- Excerpt -

I don’t get very excited over daily rainfall or snowfalls. Most days have none and the frequency of notable storms is much lower. OTOH, every day has a low and high temperature, and there are a lot more possibilities to set records, and a lot less variance in the records compared with neighboring dates.

ES
Reply to  chris moffatt
December 31, 2015 9:15 am

Chris
It is a daily record, not most ever.

chris moffatt
Reply to  ES
December 31, 2015 10:36 pm

well that 18 inches was in one day. The rest fell over the next couple of days for a total over 60 hours of 70cm or so.

Rhee
Reply to  chris moffatt
December 31, 2015 12:05 pm

chris, did Canada switch to metric so that you all can boast of your snowfall totals in larger numeric values?

Mick
Reply to  Rhee
December 31, 2015 2:35 pm

Possibly, but the narrative back when the system was adopted in the early 70s was the coming ice age. Snow accumulation in cm always sounds like more.

Monna Manhas
Reply to  Rhee
December 31, 2015 3:21 pm

Actually, Canada switched because the US said they were going to. Then the US backed out. So now we have people of my generation who switch the measurements back and forth in our heads, and our kids have no idea what “Fahrenheit” or an “ounce” is. 🙂

chris moffatt
Reply to  Rhee
December 31, 2015 10:41 pm

Not really. The rest of the world went metric – even the brits to a degree. Then the USA backed out of it. I tell you when the US did that it hit me like 1018 Kilograms of bricks.

Allan MacRae
Reply to  Rhee
January 1, 2016 5:07 am

Metric – phah!
Numbers should be base 12: the dozen, gross (12^2) and great gross (12^3)!
Volumes should be measured in firkins, or preferably in hogsheads, especially for beer or wine!
Weights in stones, or if you prefer, in fotmals.
Distances in shaftments (6.5 inches), cubits, or Scottish miles (of course)!

- Exercise goal -
Pick up the comment thread above, about snowfall records and Canada's move to metric, and continue it from its last line.

- Dataset extract -

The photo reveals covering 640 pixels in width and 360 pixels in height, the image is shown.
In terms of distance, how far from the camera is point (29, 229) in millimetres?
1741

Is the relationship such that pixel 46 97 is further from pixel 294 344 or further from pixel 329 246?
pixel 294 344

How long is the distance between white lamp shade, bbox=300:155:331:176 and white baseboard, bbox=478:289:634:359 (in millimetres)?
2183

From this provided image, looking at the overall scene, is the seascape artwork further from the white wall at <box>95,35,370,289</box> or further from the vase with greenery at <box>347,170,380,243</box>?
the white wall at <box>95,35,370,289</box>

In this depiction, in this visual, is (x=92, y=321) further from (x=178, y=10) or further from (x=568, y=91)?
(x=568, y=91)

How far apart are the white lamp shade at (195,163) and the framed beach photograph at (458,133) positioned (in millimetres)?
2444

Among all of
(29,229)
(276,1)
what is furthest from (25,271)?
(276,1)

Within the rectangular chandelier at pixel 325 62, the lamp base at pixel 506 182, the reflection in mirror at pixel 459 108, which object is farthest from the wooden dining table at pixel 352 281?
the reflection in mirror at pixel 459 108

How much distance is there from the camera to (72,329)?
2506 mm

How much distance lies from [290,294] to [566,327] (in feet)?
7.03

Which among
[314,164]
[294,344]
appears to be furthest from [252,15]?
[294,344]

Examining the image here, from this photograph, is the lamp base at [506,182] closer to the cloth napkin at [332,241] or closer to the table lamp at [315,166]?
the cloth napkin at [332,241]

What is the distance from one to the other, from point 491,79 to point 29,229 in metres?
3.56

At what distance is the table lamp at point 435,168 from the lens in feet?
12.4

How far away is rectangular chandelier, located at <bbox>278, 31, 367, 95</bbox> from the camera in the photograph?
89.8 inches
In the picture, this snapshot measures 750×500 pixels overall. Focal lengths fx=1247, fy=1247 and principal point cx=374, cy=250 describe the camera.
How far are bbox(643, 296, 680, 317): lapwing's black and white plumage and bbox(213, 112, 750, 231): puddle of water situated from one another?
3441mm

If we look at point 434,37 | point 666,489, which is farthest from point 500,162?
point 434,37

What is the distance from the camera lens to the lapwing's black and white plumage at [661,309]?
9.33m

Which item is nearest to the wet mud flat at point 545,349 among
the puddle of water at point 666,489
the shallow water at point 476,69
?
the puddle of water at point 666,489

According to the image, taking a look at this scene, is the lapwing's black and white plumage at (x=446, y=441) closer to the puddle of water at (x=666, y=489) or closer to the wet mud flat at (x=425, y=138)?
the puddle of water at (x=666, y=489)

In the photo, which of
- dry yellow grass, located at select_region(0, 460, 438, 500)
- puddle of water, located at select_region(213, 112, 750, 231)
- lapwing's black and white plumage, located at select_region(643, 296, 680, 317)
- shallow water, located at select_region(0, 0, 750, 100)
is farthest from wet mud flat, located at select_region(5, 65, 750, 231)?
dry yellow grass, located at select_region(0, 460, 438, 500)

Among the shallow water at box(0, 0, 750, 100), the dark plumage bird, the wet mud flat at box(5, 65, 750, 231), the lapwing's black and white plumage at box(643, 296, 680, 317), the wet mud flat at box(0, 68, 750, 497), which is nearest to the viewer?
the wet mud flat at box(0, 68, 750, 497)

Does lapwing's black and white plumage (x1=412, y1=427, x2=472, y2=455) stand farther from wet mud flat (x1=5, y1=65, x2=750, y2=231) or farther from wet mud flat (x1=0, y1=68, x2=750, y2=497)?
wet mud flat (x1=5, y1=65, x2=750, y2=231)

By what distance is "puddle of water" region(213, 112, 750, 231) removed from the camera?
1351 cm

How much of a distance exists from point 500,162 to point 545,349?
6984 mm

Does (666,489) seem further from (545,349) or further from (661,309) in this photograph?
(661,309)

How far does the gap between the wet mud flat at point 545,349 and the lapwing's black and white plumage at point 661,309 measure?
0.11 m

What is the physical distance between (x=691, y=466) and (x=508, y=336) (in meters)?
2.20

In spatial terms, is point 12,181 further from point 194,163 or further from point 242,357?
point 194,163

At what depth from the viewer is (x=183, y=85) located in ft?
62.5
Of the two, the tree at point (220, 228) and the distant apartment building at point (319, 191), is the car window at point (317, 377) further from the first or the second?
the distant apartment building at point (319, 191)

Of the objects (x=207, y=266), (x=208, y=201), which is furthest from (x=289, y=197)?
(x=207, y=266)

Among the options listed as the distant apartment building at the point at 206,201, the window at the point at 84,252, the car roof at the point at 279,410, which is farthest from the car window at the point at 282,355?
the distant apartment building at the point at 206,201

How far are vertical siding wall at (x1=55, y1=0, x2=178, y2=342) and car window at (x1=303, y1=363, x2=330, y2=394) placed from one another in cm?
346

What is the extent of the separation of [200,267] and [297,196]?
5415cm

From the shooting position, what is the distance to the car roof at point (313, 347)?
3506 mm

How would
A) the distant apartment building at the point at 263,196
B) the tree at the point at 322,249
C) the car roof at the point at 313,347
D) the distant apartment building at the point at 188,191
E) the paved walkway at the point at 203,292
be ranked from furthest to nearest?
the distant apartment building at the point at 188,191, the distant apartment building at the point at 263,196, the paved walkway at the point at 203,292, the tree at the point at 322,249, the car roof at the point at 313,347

- Task answer -
Conversion tables at http://hemyockcastle.co.uk/measure.htm#imperial

Stan Wisbith
Reply to  Rhee
January 1, 2016 6:51 am

Allan
I’ve always thought that flow measurements should be in firkins per fortnight. Not very useful since it’s such a small amount. Maybe it could be used for groundwater flow. But it does have a certain ring to it,

Reply to  Rhee
January 2, 2016 1:56 am

Mona, I read somewhere that the USA had their 200th annual conference on metric conversion last year or the year before. I am ozzie now metric but prefer the old system. I would be more happy to have the old system from Sumer with a counting system based on 60, much easier to use big numbers. The hang over from way back then is 360 in a circle. Regards Wayne

John Whitman
December 31, 2015 7:24 am

Eric Worrall,
Let me un-mix the metaphors in you post’s title.
‘Montreal Record Busting Snow Sours Buries the Mild Winter Climate Narrative’
Happy New Years Eve!
John

John Whitman
Reply to  John Whitman
December 31, 2015 7:32 am

Edit of above comment: you your post’s title
John

chris moffatt
December 31, 2015 7:35 am

correction – it was 1969 not 1968. 70cm of snow in 60 hours. see:
http://www.climat-quebec.qc.ca/home.php?id=p24&mpn=ev_mto_sig&lg=en

Reply to  chris moffatt
December 31, 2015 5:27 pm

Was in Canada December 1969 when the Niagara Falls froze solid and in Quebec city there was ice floes and soft ice for the canoe portage across the St Lawrence.

Unfortunately, beano doesn't work for me
December 31, 2015 7:35 am

Oh yes, but the North Pole is melting. It’s 50 degrees above normal. There’s nothing left for anyone else. Enjoy your Starbucks in its polluting cup, and pollution producing manufacturing process done by slave labor. DRINK IT! while driving in your mass co2 monster, down your environment destroying asphalt, while you can, you wasteful, mass consuming, selfish pig Westerner! Leave your horror carbon footprint on our beautiful Mother!
You need to be taxed more!
(hehe, yes, sarcasm)

jmichna
December 31, 2015 7:38 am

Seriously… 40 cm a Montreal record? That’s roughly 16 inches… that’s just another winter day in the western UP. We’ve had very little snow thus far this winter, but the previous two winters our local NWS volunteer “weather watcher” had us pegged at over 340 inches for each season… 367 inches on the Lake Superior shoreline, just east of the Porcupine Mountains, was our total snowfall for last winter. And they get more snow than we do further up the Keweenaw Peninsula.

Mark from the Midwest
Reply to  jmichna
December 31, 2015 8:00 am

Houghton-Hancock in Winter, good times, good times … I lived in Utah for 7 years, but one of the best powder skiing experiences was at Mt.Ripley, late February, can’t recall the year, but MacInnes was still coaching at Tech and the original Library Bar was still in downtown Houghton.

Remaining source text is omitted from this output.